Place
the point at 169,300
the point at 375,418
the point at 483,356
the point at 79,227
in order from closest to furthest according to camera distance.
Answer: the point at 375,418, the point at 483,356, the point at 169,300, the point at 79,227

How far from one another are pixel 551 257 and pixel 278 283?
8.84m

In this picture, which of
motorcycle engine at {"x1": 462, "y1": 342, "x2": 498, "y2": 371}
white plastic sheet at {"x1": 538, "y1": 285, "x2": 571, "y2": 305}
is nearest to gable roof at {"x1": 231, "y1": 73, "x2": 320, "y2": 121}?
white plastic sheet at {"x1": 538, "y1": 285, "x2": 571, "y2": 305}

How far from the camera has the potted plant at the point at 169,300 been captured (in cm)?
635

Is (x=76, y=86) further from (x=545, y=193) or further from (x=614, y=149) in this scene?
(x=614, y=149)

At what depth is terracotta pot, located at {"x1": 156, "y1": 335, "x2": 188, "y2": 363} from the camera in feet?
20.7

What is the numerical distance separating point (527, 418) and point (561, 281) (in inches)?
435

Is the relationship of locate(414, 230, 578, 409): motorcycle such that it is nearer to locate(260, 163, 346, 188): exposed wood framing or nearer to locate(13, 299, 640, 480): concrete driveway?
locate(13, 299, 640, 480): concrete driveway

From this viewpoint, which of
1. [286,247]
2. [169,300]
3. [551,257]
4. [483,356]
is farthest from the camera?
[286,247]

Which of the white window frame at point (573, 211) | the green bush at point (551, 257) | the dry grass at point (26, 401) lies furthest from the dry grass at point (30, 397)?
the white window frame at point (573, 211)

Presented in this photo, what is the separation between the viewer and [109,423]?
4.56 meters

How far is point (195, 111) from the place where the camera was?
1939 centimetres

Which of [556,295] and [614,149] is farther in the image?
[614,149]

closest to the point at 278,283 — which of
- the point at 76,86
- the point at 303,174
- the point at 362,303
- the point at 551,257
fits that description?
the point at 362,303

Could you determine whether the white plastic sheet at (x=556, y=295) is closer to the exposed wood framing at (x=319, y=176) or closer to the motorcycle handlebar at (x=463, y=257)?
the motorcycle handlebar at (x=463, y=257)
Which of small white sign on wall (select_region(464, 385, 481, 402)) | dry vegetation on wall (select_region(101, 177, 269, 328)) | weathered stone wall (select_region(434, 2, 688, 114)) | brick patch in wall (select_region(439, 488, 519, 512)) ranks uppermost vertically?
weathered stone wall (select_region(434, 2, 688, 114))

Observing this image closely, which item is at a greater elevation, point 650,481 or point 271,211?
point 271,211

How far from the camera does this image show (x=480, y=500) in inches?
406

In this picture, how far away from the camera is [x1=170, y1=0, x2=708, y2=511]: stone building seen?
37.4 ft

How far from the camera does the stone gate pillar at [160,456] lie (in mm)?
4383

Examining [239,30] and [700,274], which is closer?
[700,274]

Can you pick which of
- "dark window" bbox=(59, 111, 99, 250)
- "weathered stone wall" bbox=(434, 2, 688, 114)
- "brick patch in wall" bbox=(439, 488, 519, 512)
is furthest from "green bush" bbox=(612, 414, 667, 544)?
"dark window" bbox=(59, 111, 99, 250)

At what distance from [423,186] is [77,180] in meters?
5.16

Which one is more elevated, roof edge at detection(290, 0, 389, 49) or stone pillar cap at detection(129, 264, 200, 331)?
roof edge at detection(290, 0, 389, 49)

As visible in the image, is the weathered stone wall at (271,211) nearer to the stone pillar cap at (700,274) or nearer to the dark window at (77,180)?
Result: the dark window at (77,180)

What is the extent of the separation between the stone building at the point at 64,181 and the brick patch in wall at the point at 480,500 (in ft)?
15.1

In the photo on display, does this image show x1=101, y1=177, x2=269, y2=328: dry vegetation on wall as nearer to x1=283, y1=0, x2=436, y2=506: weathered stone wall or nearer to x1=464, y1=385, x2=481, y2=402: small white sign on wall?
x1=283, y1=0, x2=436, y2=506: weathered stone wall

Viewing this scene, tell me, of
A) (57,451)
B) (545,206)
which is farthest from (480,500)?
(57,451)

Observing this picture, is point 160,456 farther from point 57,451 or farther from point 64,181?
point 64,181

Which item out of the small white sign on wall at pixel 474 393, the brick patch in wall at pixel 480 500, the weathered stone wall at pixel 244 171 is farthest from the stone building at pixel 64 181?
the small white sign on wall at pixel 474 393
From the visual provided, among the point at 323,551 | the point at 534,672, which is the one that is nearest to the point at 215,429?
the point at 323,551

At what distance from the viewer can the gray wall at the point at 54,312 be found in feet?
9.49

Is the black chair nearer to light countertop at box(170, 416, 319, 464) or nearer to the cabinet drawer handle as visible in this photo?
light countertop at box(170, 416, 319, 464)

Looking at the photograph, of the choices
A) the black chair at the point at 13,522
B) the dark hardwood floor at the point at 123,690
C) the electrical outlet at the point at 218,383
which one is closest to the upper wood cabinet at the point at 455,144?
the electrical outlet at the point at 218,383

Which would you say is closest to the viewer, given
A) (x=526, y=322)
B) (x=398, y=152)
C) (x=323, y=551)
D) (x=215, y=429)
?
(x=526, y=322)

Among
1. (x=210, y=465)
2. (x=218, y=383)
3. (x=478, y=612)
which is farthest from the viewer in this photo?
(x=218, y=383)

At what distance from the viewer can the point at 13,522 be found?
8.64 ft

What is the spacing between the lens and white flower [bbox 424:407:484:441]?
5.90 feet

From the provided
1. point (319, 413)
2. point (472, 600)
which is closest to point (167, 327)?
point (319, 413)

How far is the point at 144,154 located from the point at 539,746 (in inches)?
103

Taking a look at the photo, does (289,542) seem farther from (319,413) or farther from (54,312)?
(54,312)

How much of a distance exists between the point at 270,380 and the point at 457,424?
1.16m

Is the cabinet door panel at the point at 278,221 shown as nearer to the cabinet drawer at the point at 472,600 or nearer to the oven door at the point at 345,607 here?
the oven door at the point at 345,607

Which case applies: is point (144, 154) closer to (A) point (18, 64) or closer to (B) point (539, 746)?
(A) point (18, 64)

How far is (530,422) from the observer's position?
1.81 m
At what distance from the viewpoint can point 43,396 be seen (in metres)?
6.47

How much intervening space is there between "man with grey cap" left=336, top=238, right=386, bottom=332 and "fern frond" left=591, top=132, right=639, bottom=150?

--

**Instructions to follow:** Nothing but the lines from the line with "How far is the" to the last line of the listing above should appear; please retype them exactly, both ends included.

**Completed task:**
How far is the point at 144,154 located from the point at 539,746 (in inches)?
103

Taking a look at the photo, does (289,542) seem farther from (319,413) or farther from (54,312)?
(54,312)

How much of a distance exists between the point at 270,380 and the point at 457,424?
1.16m

Is the cabinet door panel at the point at 278,221 shown as nearer to the cabinet drawer at the point at 472,600 or nearer to the oven door at the point at 345,607 here?
the oven door at the point at 345,607

Which case applies: is point (144, 154) closer to (A) point (18, 64) or closer to (B) point (539, 746)?
(A) point (18, 64)

How far is (530,422) from the observer's position?
1.81 m
At what distance from the viewpoint can point 43,396 be seen (in metres)?
6.47

How much intervening space is there between "man with grey cap" left=336, top=238, right=386, bottom=332 and "fern frond" left=591, top=132, right=639, bottom=150?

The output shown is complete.